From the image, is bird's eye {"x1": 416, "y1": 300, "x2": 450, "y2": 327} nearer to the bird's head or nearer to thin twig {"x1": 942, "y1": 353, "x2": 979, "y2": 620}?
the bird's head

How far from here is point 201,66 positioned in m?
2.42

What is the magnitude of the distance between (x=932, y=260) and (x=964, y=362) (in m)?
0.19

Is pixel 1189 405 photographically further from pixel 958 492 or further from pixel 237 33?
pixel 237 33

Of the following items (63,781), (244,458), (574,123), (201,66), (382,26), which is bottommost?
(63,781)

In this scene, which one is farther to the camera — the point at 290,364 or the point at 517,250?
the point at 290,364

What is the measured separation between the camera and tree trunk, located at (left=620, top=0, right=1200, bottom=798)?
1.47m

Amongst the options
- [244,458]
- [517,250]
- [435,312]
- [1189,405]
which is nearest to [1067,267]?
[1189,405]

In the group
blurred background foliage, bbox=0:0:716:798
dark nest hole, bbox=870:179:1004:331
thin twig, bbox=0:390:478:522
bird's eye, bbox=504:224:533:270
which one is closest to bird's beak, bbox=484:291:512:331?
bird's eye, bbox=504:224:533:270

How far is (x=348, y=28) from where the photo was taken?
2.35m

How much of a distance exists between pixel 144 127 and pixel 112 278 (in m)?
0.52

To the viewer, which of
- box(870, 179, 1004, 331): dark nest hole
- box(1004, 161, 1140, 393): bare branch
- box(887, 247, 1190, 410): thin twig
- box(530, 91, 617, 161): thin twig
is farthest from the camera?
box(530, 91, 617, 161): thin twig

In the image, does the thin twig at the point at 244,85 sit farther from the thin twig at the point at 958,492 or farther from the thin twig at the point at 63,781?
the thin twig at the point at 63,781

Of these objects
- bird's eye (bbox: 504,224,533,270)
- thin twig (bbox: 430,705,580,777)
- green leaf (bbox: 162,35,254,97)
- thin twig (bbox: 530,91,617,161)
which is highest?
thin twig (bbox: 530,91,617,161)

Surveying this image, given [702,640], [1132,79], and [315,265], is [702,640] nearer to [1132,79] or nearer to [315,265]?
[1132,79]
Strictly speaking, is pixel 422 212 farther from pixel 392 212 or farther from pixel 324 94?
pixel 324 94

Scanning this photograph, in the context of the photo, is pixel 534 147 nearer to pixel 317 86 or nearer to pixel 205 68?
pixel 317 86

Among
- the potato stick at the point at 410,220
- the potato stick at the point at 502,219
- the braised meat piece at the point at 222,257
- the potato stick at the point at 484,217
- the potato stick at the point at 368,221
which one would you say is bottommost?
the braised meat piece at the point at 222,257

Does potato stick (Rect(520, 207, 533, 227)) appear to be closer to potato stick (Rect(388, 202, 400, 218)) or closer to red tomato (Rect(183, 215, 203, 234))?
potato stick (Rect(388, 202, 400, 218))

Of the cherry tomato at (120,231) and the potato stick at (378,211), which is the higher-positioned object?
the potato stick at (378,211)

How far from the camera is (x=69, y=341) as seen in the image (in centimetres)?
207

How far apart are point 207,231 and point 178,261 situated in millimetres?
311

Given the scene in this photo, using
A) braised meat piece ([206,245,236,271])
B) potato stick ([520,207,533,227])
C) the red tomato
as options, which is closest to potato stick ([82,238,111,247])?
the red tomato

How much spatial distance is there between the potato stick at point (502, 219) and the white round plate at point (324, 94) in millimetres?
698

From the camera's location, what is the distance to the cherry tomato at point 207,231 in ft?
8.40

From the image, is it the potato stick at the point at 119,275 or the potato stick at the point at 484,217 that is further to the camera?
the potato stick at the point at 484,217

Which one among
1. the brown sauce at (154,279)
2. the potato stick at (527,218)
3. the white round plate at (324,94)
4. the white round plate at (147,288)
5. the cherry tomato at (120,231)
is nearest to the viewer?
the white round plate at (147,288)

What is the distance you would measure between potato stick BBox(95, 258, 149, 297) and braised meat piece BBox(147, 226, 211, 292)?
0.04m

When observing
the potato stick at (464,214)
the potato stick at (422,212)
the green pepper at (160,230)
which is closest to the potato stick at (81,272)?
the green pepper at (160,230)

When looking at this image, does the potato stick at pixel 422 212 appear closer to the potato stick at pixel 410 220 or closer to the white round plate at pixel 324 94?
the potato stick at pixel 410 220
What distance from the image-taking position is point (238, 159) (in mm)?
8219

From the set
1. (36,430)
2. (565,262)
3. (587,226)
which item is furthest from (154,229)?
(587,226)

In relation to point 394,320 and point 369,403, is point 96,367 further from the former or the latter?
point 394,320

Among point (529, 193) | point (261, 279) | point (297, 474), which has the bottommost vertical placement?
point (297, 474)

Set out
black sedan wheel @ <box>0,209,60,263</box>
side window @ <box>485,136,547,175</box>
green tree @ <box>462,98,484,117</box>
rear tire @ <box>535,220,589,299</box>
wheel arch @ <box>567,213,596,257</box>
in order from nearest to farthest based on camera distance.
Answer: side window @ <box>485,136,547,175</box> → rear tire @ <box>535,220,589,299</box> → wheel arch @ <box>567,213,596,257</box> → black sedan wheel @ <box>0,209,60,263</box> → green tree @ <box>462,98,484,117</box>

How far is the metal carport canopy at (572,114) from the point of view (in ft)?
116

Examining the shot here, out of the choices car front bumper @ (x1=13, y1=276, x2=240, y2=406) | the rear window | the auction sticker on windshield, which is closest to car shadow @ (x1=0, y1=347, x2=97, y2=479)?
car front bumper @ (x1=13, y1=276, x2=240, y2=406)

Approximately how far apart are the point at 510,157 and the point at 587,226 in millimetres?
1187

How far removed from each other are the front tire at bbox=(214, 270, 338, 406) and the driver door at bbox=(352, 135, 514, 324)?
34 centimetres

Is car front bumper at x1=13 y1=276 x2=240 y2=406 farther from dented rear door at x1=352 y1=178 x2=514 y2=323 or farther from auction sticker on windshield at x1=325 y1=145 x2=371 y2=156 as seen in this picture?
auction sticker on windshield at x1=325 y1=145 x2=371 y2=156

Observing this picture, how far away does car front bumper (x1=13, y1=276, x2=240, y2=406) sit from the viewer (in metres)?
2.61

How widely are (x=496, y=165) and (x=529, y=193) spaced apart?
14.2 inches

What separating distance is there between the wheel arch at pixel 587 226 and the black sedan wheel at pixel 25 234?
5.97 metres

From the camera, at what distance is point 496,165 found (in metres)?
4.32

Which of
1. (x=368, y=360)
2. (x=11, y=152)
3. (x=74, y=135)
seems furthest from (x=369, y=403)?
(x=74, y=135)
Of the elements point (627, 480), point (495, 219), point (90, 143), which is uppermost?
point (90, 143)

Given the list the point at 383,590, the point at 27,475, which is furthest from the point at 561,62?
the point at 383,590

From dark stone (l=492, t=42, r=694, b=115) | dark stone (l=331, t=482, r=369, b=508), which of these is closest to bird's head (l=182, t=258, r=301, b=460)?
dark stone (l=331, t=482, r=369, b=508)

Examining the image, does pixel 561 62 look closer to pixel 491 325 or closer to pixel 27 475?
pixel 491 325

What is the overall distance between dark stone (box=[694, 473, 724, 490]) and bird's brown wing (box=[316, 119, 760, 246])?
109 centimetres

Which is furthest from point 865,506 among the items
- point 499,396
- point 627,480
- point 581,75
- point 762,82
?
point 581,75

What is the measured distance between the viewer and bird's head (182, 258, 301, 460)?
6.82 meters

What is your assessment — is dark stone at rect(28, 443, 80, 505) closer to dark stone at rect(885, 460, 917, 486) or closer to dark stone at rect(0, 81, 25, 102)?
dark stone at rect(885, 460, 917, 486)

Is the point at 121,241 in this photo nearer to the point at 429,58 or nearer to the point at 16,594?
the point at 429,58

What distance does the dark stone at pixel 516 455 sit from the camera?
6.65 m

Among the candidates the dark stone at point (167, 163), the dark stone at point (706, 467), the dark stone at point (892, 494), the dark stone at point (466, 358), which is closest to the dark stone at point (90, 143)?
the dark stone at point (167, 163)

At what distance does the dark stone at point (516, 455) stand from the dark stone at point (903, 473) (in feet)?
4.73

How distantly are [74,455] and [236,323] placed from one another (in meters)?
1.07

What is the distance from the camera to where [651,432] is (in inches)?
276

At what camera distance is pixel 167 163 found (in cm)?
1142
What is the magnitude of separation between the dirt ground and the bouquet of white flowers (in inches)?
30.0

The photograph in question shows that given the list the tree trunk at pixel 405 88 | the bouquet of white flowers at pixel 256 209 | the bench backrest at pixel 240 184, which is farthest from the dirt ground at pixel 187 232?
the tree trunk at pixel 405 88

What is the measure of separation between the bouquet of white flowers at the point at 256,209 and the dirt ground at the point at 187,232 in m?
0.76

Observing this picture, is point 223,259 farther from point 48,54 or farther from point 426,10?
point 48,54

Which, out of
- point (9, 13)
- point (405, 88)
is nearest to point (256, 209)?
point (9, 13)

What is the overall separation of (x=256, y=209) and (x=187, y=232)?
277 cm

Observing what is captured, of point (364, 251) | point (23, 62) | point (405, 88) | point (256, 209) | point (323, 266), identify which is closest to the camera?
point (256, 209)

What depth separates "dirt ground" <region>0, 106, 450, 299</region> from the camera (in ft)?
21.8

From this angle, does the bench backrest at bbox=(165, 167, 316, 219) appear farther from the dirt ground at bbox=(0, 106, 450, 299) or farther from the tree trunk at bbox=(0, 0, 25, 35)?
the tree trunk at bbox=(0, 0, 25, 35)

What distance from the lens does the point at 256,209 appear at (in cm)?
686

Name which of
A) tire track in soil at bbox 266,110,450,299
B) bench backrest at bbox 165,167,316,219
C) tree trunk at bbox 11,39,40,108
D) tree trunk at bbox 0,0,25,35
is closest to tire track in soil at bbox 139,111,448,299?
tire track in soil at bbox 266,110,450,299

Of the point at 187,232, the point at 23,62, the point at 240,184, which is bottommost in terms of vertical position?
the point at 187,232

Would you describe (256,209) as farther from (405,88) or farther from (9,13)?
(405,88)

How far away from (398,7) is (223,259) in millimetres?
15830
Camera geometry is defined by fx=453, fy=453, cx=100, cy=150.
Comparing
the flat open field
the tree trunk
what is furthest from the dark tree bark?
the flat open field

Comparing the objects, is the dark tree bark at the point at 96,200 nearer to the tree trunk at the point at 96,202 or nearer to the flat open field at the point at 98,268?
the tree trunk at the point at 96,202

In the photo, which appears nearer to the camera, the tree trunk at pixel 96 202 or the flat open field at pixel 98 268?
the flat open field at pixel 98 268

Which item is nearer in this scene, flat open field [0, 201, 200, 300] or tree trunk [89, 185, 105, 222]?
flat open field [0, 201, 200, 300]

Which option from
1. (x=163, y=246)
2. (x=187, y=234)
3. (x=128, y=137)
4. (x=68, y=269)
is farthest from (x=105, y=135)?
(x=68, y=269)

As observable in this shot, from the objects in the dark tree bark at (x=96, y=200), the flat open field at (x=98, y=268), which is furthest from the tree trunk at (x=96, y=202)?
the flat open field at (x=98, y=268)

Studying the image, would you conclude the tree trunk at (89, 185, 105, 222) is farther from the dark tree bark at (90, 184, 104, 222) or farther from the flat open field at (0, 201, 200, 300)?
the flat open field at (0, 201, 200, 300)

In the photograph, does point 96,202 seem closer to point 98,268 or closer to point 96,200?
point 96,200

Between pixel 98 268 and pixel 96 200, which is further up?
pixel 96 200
──────────
**What is required**
Reproduce precisely the span of lines that begins at the line containing "In the photo, which" and ends with the last line of the listing.

**Result of the exercise**
In the photo, which appears nearer to the camera, the tree trunk at pixel 96 202 or the flat open field at pixel 98 268?
the flat open field at pixel 98 268

Which item is nearer in this scene, flat open field [0, 201, 200, 300] or tree trunk [89, 185, 105, 222]?
flat open field [0, 201, 200, 300]

Which option from
1. (x=163, y=246)
2. (x=187, y=234)
3. (x=128, y=137)
4. (x=68, y=269)
is farthest from (x=105, y=135)?
(x=68, y=269)

As observable in this shot, from the objects in the dark tree bark at (x=96, y=200), the flat open field at (x=98, y=268), which is furthest from the tree trunk at (x=96, y=202)?
the flat open field at (x=98, y=268)

Studying the image, would you conclude the tree trunk at (89, 185, 105, 222) is farther from the dark tree bark at (90, 184, 104, 222) or farther from the flat open field at (0, 201, 200, 300)?
the flat open field at (0, 201, 200, 300)

In the photograph, does point 96,202 seem closer to point 98,268 or closer to point 96,200?
point 96,200

Between pixel 98 268 and pixel 96 200, which is further up?
pixel 96 200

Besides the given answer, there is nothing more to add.